High speed rail will come at a high price in Laos writes Keith Barney.

Despite impressive economic growth rates over the last decade, a third of Laos’s population still lives below the extreme poverty line of US$1.25 per day. Most of the extreme poor Laos are ethnic minorities living in rural and upland districts, who depend on local ecological resources for cash income and food.

Expanding transport infrastructure can no doubt be very important for effective poverty reduction – but it would be a stretch to argue that the country’s most urgent human and social development need is a high-speed rail connection between its capital, Vientiane, and its northern neighbour China.

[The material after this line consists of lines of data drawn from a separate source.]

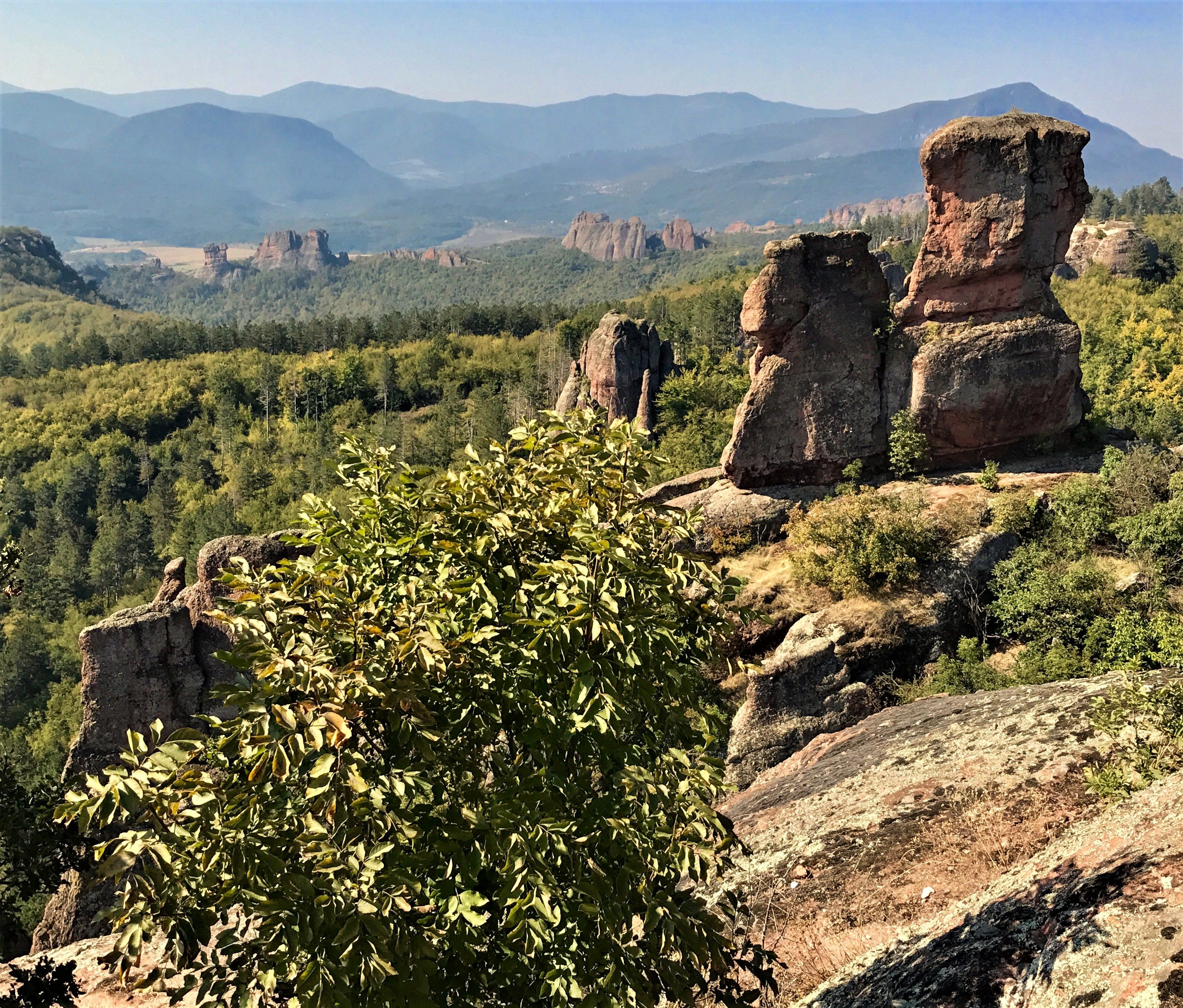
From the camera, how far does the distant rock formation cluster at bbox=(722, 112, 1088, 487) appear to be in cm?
2506

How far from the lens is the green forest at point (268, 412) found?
54.1 meters

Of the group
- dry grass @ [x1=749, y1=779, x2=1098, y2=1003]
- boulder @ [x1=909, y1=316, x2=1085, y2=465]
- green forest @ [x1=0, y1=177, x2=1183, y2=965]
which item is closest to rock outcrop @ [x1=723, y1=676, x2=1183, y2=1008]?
dry grass @ [x1=749, y1=779, x2=1098, y2=1003]

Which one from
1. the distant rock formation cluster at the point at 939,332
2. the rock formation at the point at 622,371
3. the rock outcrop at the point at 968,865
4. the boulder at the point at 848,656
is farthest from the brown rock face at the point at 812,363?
the rock formation at the point at 622,371

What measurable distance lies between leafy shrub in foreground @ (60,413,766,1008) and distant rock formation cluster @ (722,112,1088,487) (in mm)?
21362

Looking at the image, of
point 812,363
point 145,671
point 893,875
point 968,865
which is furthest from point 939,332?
point 145,671

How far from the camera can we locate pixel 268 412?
94.7m

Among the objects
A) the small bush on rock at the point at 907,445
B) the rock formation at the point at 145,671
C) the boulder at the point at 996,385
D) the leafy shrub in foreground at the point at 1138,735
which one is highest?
the boulder at the point at 996,385

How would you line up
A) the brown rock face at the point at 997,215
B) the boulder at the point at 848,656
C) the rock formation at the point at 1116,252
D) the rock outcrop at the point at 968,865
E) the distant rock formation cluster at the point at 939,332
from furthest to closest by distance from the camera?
the rock formation at the point at 1116,252, the distant rock formation cluster at the point at 939,332, the brown rock face at the point at 997,215, the boulder at the point at 848,656, the rock outcrop at the point at 968,865

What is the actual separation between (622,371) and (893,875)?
54793mm

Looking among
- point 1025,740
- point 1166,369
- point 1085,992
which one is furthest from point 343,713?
point 1166,369

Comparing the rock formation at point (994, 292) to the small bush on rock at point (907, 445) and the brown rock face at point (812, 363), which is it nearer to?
the small bush on rock at point (907, 445)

Yet, the Lao government has reiterated its intention to integrate into an emerging ASEAN-China high-speed railway grid. At times, the country’s quest for rail takes on an almost fetishistic quality, with officials simply repeating the mantra that the Laos must move “from land-locked to land-linked”. But for all their zeal, the economic case for high speed rail in Laos remains weak.

Two projects

Laos actually has two high-speed railway projects under consideration. The first and more expensive one, costing about US$7 billion, would form part of an integrated Kunming-Bangkok-Singapore railway. Extending 420km north from Vientiane, it must cross mountainous terrain and numerous river valleys in northern Laos.

This is a gargantuan undertaking for a country that’s GDP was US$9.4 billion in 2012. Nevertheless, the Laos National Assembly approved the Laos-China rail project in October 2012, proposing a US$6.8 billion loan from China’s Exim Bank to cover its cost. According to a 22-page document submitted to the National Assembly, the loan would be guaranteed by all of the income and assets of the railway, and two unspecified mining areas.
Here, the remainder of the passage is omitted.